Position Overview
We are seeking a versatile, Hybrid Data Analytics & Engineering Consultant to bridge the gap between complex data infrastructure, strategic business consulting, and modern software development.
In this role, you won’t just build data pipelines in isolation; you will operate as a FDE. You will embed deeply with business units to understand their toughest challenges, architect enterprise-grade data platforms using modern cloud stacks, and deploy production-ready AI and data applications that drive immediate business value.
Core Responsibilities
AI & Data Engineering
Design, build, and optimize scalable data pipelines to ingest, transform, and store structured and unstructured data.
Develop and integrate production-grade AI and machine learning pipelines, including large language model orchestration, retrieval-augmented generation frameworks, and vector database management.
Implement robust data governance, data quality monitoring, and master data management practices.
Data Analytics Consulting
Act as a trusted advisor to stakeholders, translating vague business problems into structured data requirements.
Design high-impact business intelligence dashboards, semantic layers, and predictive models that drive executive decision-making.
Conduct workshops and enablement sessions to drive data literacy and tool adoption across non-technical teams.
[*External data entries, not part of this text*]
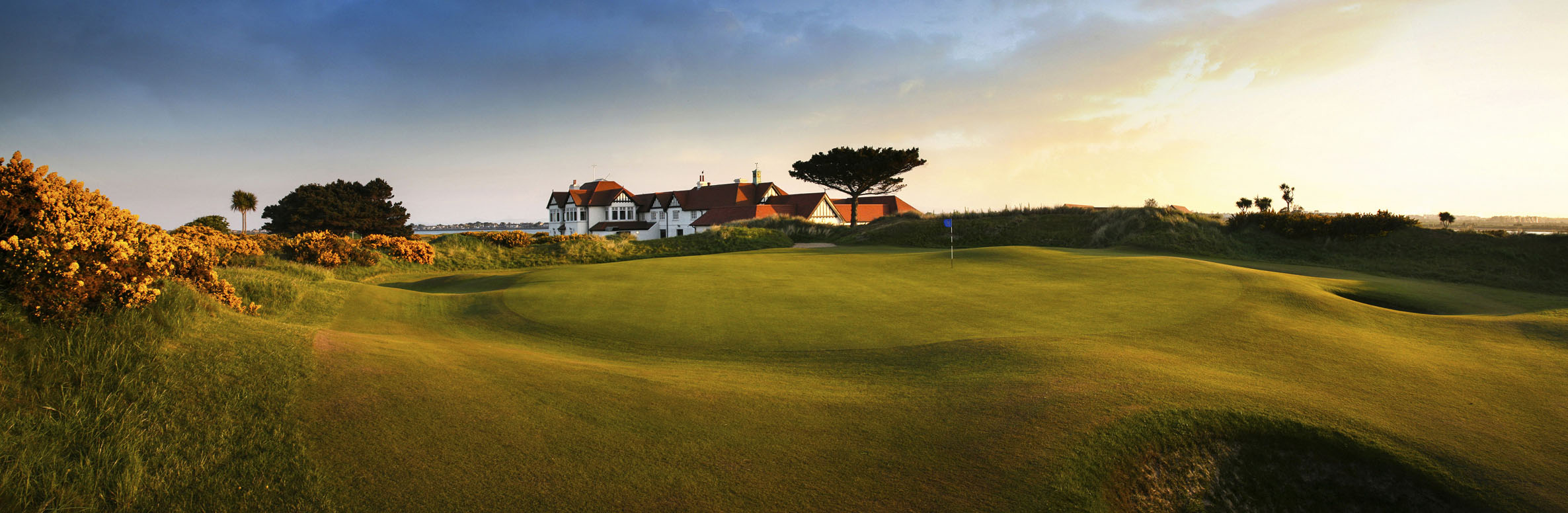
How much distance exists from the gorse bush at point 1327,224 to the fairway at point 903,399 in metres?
16.4

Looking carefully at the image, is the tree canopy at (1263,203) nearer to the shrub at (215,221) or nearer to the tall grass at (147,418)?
the tall grass at (147,418)

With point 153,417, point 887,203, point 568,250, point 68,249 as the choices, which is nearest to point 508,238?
point 568,250

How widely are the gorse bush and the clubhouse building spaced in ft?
106

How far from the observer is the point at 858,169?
48406mm

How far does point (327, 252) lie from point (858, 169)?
1370 inches

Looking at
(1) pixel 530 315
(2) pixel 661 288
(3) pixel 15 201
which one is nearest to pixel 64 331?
(3) pixel 15 201

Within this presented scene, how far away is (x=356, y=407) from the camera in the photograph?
17.6 feet

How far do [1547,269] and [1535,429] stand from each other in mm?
24565

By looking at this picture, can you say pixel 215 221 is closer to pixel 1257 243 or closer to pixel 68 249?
pixel 68 249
Forward Deployment Engineering
Deploy, configure, and maximize the value of modern ecosystem platforms—such as Databricks, Microsoft Fabric, and Snowflake—directly within business environments.
Create integrated, repeatable architectural patterns tailored to specific departmental needs.
Act as the tactical "boots on the ground" to rapidly prototype and scale high-value data products from concept to production.
Software Development
Write clean, maintainable, and well-tested code for data applications and infrastructure.
Apply rigorous DevOps and DataOps principles, including continuous integration and continuous deployment Git workflows, containerization, and automated testing.
Build lightweight application programming interfaces or microservices to expose data models and AI capabilities to downstream applications.
Qualifications & Requirements
Technical Skills
Data & AI Engineering: Strong experience with PySpark, Delta Lake, orchestration tools, and AI frameworks.
Cloud Platform Mastery: Deep, hands-on experience with at least one major modern data ecosystem, such as Databricks, Microsoft Fabric, or Snowflake.
Software Engineering: Proficiency in Python and SQL, with a solid understanding of Git, deployment pipelines, and writing unit tests.
Analytics & BI: Expertise in designing semantic models and building dashboards in modern business intelligence tools.